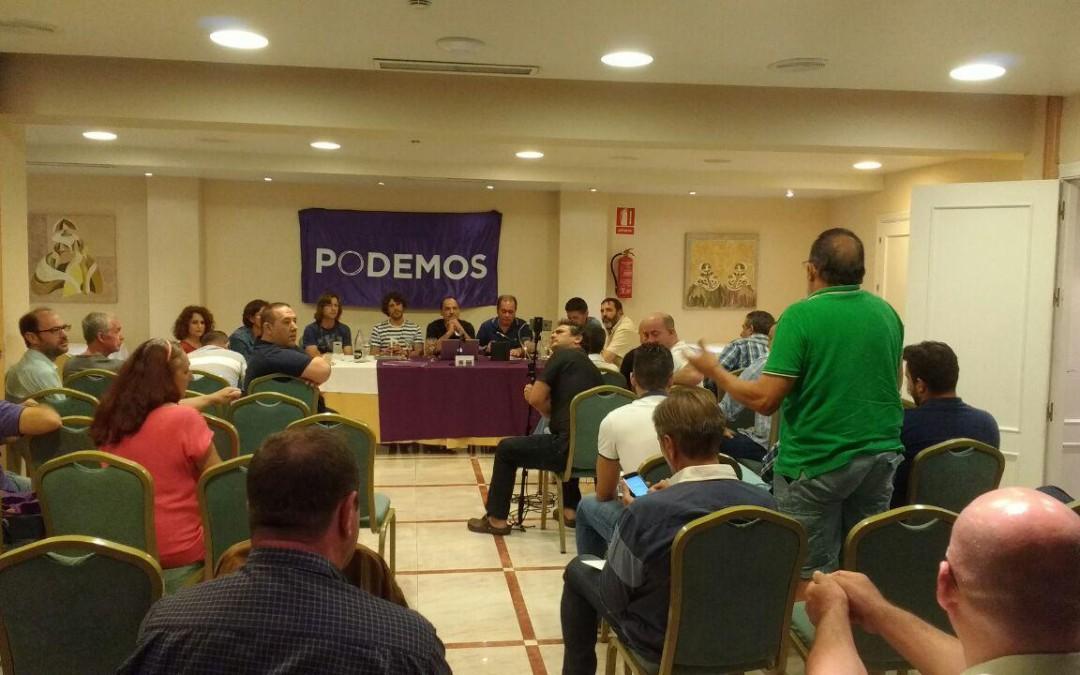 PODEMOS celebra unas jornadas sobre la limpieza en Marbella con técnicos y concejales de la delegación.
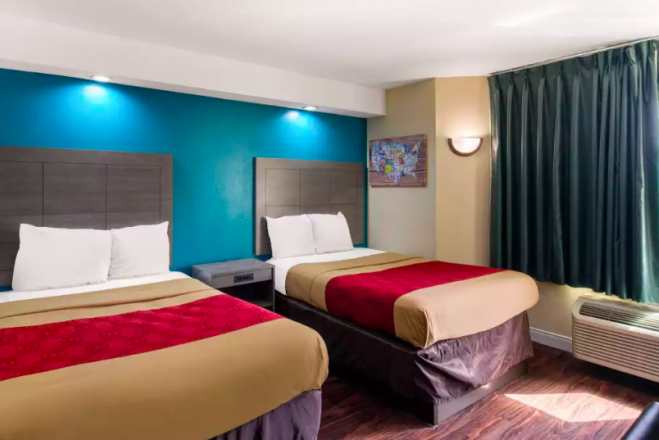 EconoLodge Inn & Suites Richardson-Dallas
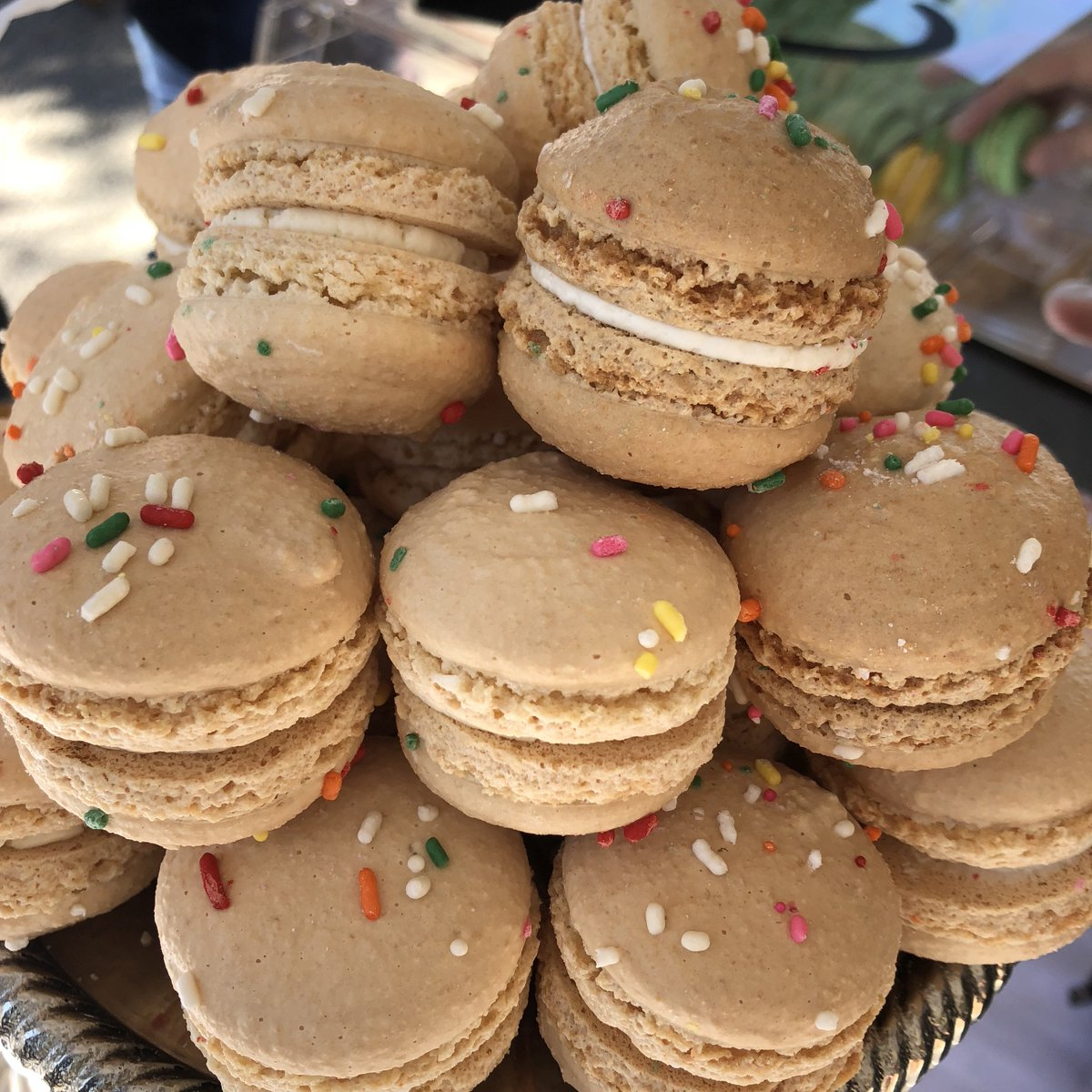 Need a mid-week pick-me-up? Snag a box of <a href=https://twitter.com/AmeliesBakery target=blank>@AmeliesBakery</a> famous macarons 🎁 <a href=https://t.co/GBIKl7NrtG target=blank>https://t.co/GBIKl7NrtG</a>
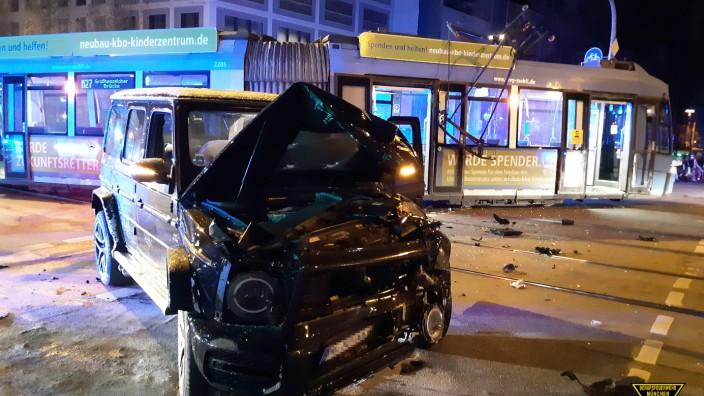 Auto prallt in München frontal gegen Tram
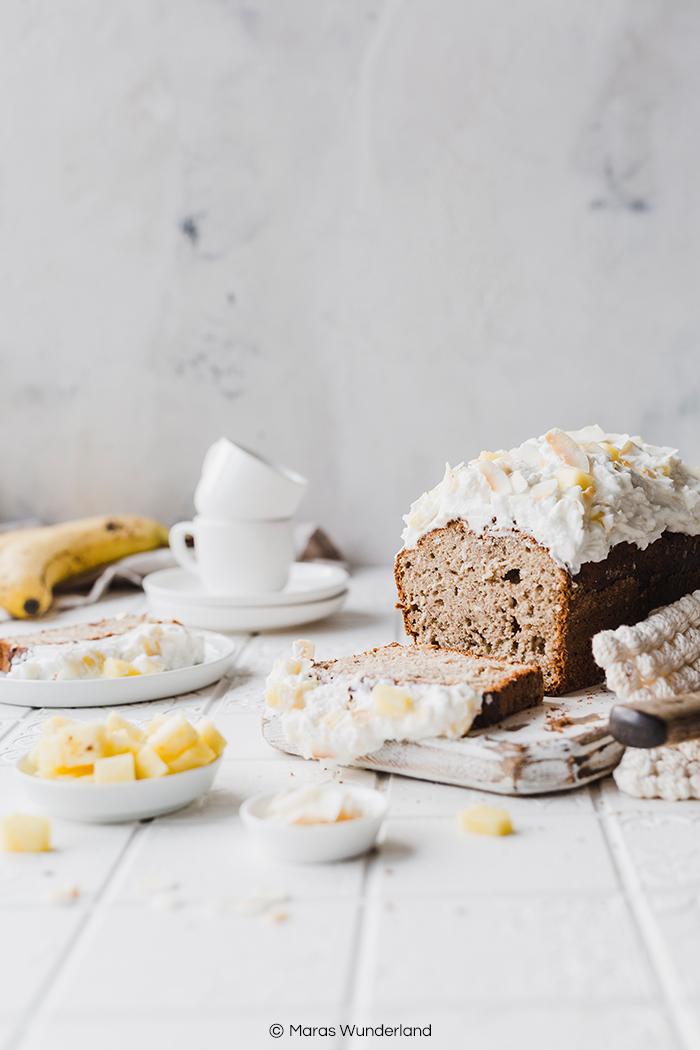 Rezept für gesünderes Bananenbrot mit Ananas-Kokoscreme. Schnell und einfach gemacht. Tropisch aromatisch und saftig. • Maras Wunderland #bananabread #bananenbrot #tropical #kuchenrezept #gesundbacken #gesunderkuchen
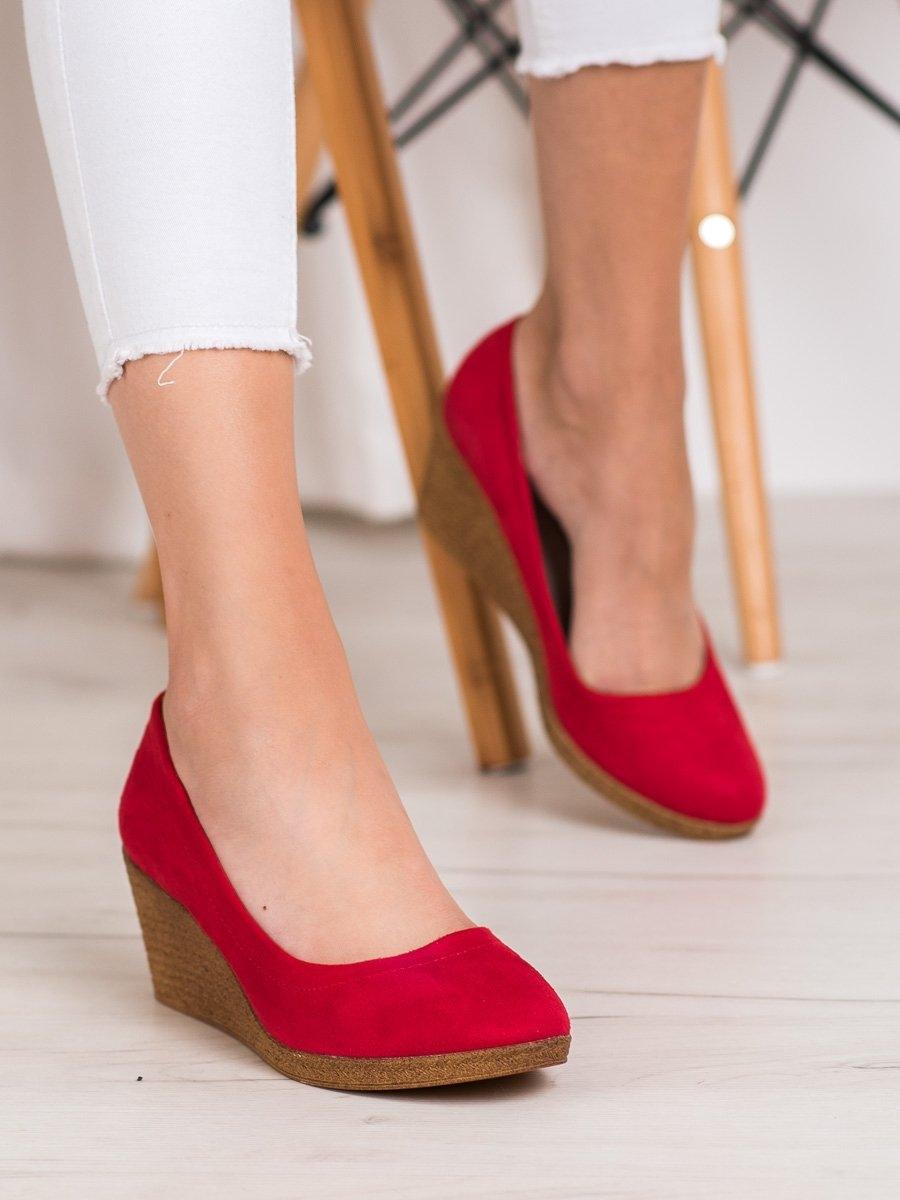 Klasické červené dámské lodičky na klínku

TASK STATEMENT » Give back the material word for word and drop the pictures it holds.

RESPONSE AREA »
 PODEMOS celebra unas jornadas sobre la limpieza en Marbella con técnicos y concejales de la delegación.
 EconoLodge Inn & Suites Richardson-Dallas
 Need a mid-week pick-me-up? Snag a box of <a href=https://twitter.com/AmeliesBakery target=blank>@AmeliesBakery</a> famous macarons 🎁 <a href=https://t.co/GBIKl7NrtG target=blank>https://t.co/GBIKl7NrtG</a>
 Auto prallt in München frontal gegen Tram
 Rezept für gesünderes Bananenbrot mit Ananas-Kokoscreme. Schnell und einfach gemacht. Tropisch aromatisch und saftig. • Maras Wunderland #bananabread #bananenbrot #tropical #kuchenrezept #gesundbacken #gesunderkuchen
 Klasické červené dámské lodičky na klínku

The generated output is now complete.